While I can sympathize with the University in its mission to keep illicit substances off campus, I can’t agree with denying a student with a valid prescription the right to do something that would be perfectly legal anywhere else in the city.
Taking this action is simply vilifying marijuana. If a student has a condition marijuana has been proven to treat, and therefore obtains a prescription, what makes marijuana any different from Adderall or Xanax? Both of these substances are prescription medications that are ubiquitous on college campuses. Yes, they too can be thought of as “illegal substances” in the eyes of Student Judicial Services and the University when found in the hands of those who don’t have a legitimate prescription. But why is it any different when it comes to marijuana? If a student has a prescription for it and therefore keeps it in his or her dorm room for personal use, it is their medication and the University has no business to hinder that. Now if that marijuana finds its way to the room of a student without a prescription – then that student should be punished by SJS just as he or she would before D.C. legalized medical marijuana. If the student was caught using or possessing Adderall or Xanax without a prescription, he or she would face the same repercussions.
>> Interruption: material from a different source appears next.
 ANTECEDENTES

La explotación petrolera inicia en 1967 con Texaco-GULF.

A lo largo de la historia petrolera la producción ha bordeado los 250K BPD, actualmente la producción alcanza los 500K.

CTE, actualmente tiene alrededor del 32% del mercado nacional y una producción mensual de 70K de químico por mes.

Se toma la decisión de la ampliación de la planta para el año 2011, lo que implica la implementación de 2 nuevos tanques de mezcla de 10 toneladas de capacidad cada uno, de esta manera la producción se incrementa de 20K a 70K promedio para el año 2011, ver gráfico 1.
In addition to the hypocrisy of the campus-wide ban on medical marijuana, GW’s policy sends out the wrong message to the physicians who support the use of medical marijuana and the users who swear by the drug’s effectiveness. Essentially by not letting the law take its course, GW says that it does not trust the system to ensure that only students who sincerely need medical marijuana receive it for just medical purposes.
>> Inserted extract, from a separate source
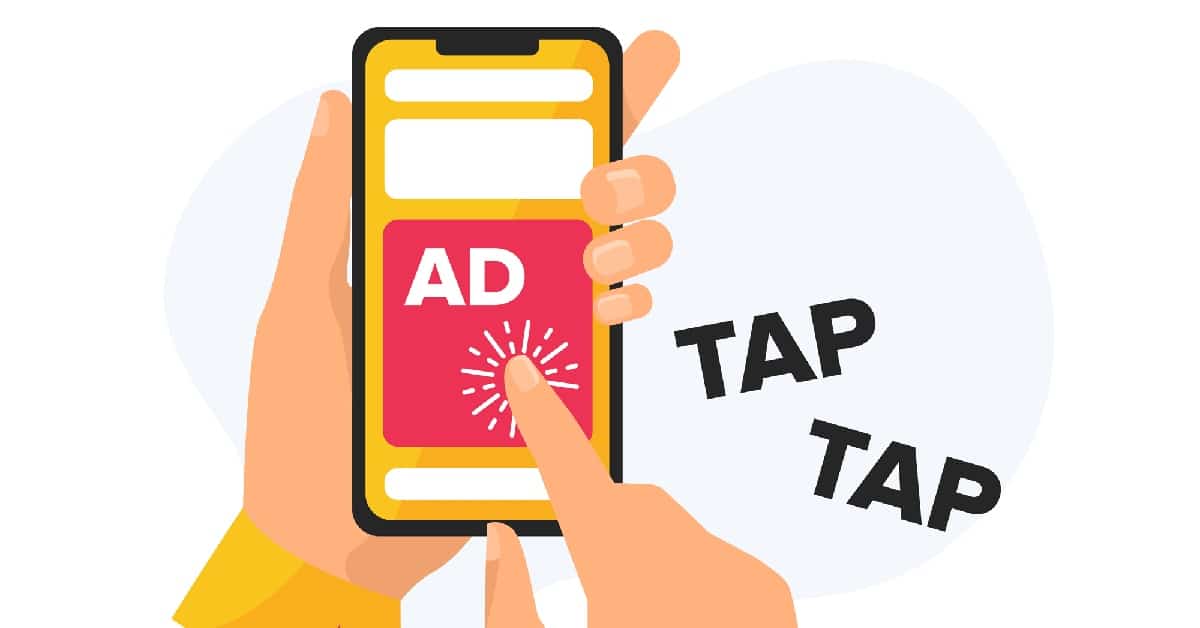 AD

TAP
TAP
But who is it that the University does not trust? Is the administration afraid the medical marijuana laws are not stringent enough to prevent students with “fake” illnesses from getting cards? Or perhaps GW does not trust the doctors writing the prescriptions? Either way, we need to accept that trained medical professionals know better than to write prescriptions to 20-year-olds without first ensuring it is absolutely necessary. The fact of that matter is that it is not easy to obtain this prescription. Only those suffering from serious illnesses such as cancer, glaucoma, HIV/AIDS or other chronic conditions are eligible for a prescription.
GW has simply taken the easiest and most restrictive approach when dealing with the legalization of medical marijuana in D.C. with the campus-wide ban. Instead of coming up with a feasible solution that takes into account the reservations surrounding marijuana usage and the fact that it is considered to be a medication, the administration has taken a step that prevents some students from getting the medication they need. Other universities, such as the University of Southern California, treat marijuana usage like cigarette usage. This policy allows students to posses medical marijuana and use it, just not inside smoke-free buildings.
I urge the University to revisit this policy and cast away preconceived notions surrounding medical marijuana. While I understand that the notion of marijuana being allowed on a college campus may unnerve University officials, ultimately the University has no right to deny ill students a substance that has the potential to help them be healthier and more successful for the rest of their years at GW.
-The writer, a sophomore majoring in international affairs, is a Hatchet columnist.